Misrepresentations and inaccuracies are certainly understandable; public health is an obscure field that is rarely in the spotlight outside a crisis. However, I feel compelled to explain the fundamentals of communicable disease control for COVID-19 and clear up some potentially upsetting information that has been published since the MU town hall events.
Let’s start with the title of the story: “MU students not required to report positive tests to university this fall.” In the state of Missouri, a positive COVID-19 test is considered a “reportable condition” according to state regulation 19 CSR 20-20.020.
That means any time a lab detects a positive test, the patient’s name and personal details are reported by the lab to the health department as required by law.
Therefore, there is no need for MU students to report their own positive tests. That happens through the reportable condition process. The system does not rely on students or anyone else self-reporting their test results.
Second, the notion that “a person could test positive and we would not get to know on campus” is a highly unlikely scenario.
MU is in the process of hiring a team of case investigators and contact tracers to assist the health department. Once a positive COVID-19 test is reported to the health department, the health department will coordinate with the MU Student Health Center to ascertain if the case is actually an MU student.
If so, an MU Student Health Center investigator will contact the student and begin identifying close contacts. If the case is not a student, the health department will assume responsibility for the case as usual.
The MU Student Health Center and the health department have a long history of successful collaboration, and both the health department and the Student Health Center will be utilizing the same case tracking system, in which all student COVID-19 cases will be flagged.
The fact that student cases could be reported from a variety of labs and providers will not affect the ability of MU and the health department to readily identify which cases are students within the health department’s surveillance system.
Also, since MU Student Health Center will have its own team responding to COVID-19 cases, the health department’s burden will be eased significantly.
In addition, the description of the processes for when faculty have a positive student case in their class was somewhat confusing.

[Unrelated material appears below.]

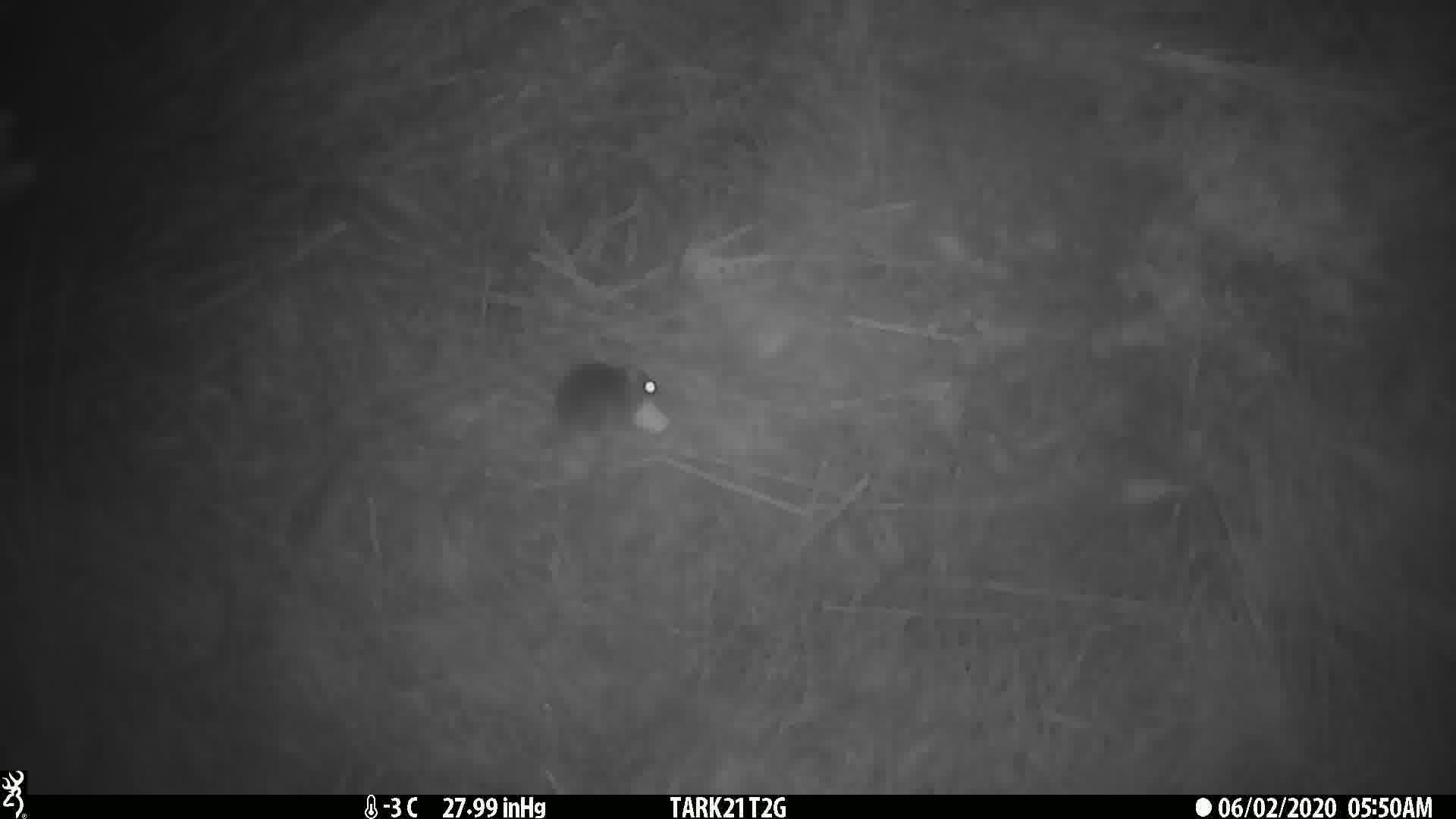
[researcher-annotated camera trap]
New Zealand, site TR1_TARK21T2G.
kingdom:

To be clear, after the case is reported, a case investigator contacts the student and asks them to identify their illness onset date (if asymptomatic, a testing date suffices).
Once established, the student back-tracks 48 hours from that date and identifies all close contacts — those they touched or were within 6 feet of for more than 15 minutes without a face covering.

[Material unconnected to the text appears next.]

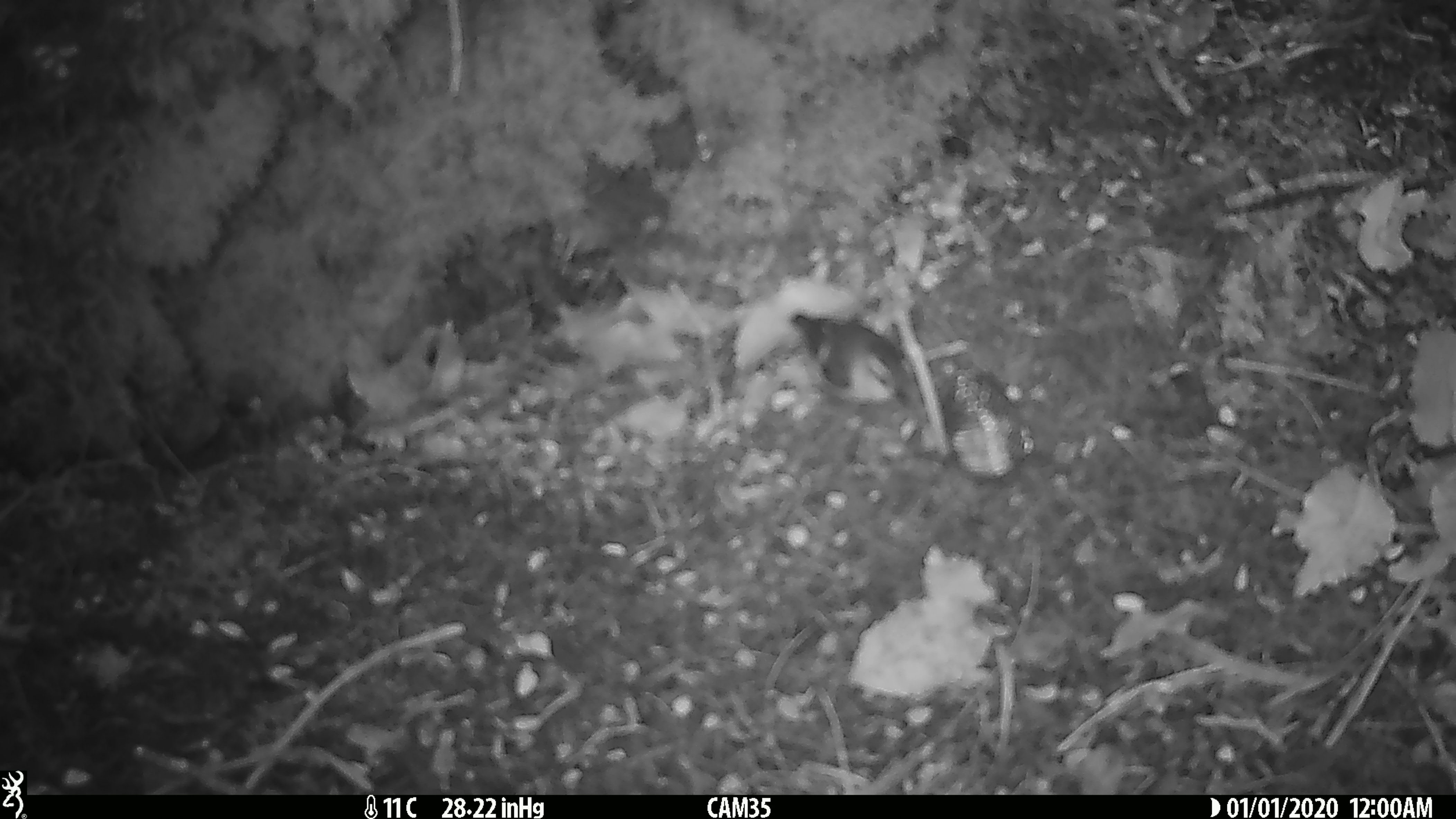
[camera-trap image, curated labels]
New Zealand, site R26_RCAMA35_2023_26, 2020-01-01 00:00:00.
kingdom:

Any contacts fitting this description are referred for contact tracing and provided quarantine instructions. This is the evidence and science-based approach recommended by CDC to prevent the spread of COVID-19.
Clearly, if MU in-person classes require 6 feet of distancing between all seated students and compliance with face covering policies, we do not expect that classrooms will represent a major source of transmission for the campus or the community.

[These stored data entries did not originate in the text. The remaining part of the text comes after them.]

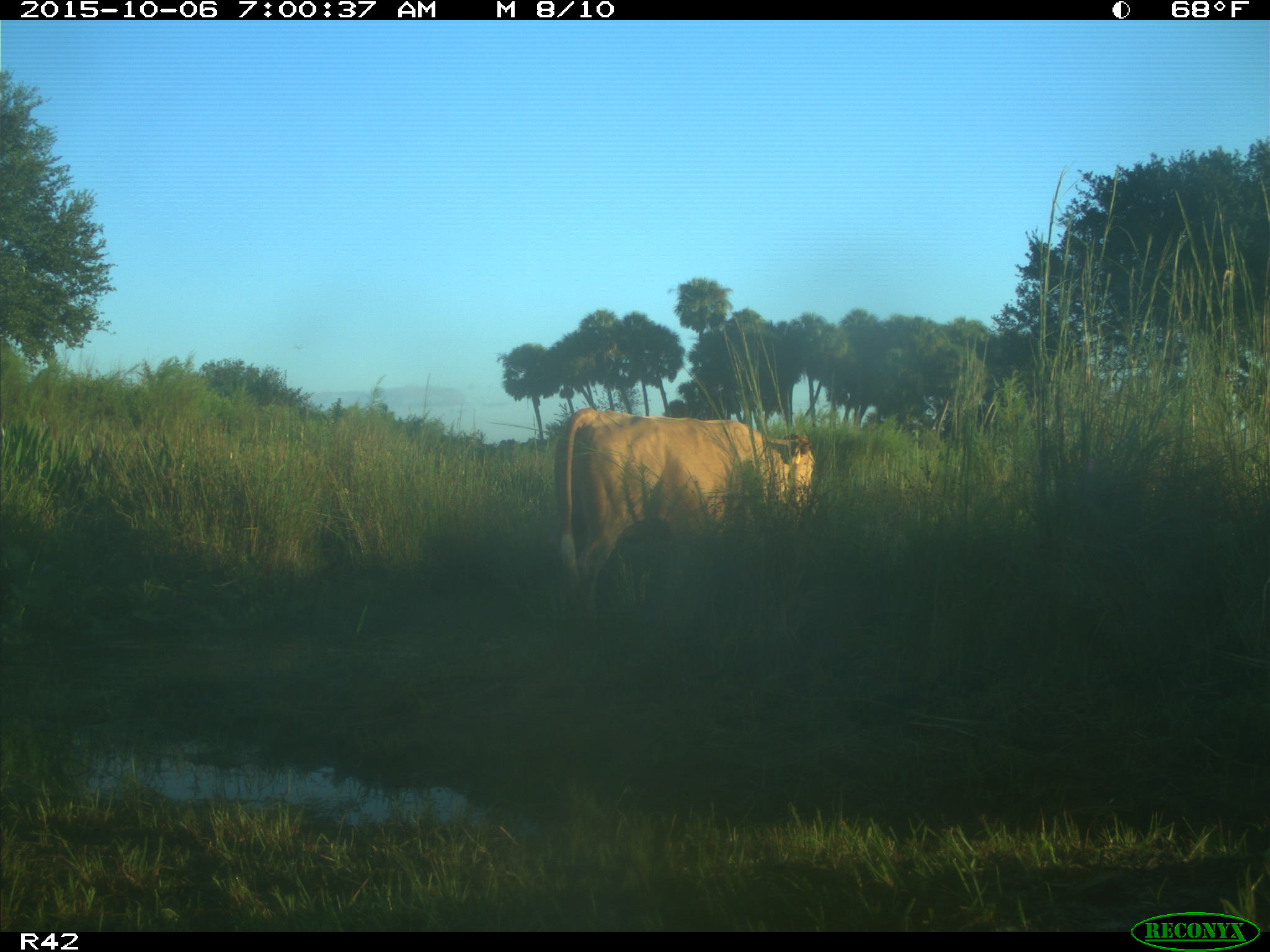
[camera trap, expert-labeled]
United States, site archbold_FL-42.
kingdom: Animalia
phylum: Chordata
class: Mammalia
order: Artiodactyla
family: Bovidae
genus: Bos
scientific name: Bos taurus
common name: domestic cow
Bos taurus (domestic cow).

If, for some reason, there is a threat of transmission in a classroom, contact tracers will immediately reach out to faculty and fellow classmates. COVID-19 cases are not expected to alert their own contacts, such as their professors. This is solely the job of contact tracers, and any suggestion that a student should perform this role is completely misguided.
This ensures all subsequent communication with contacts is accurate and driven by science, not by fear. If faculty members are identified as close contacts to an infectious COVID-19 case of any sort, they will be instructed to quarantine for 14 days.
MU schools and departments should have a process in place to assure that faculty are enabled to abide by the quarantine direction from contact tracers at the health department.
I hope this information is helpful to the readers of the Missourian in understanding the processes MU and the health department have in place to prevent and control COVID-19 on campus.
Lynelle Phillips is a member of the MU School of Health Professions public health faculty.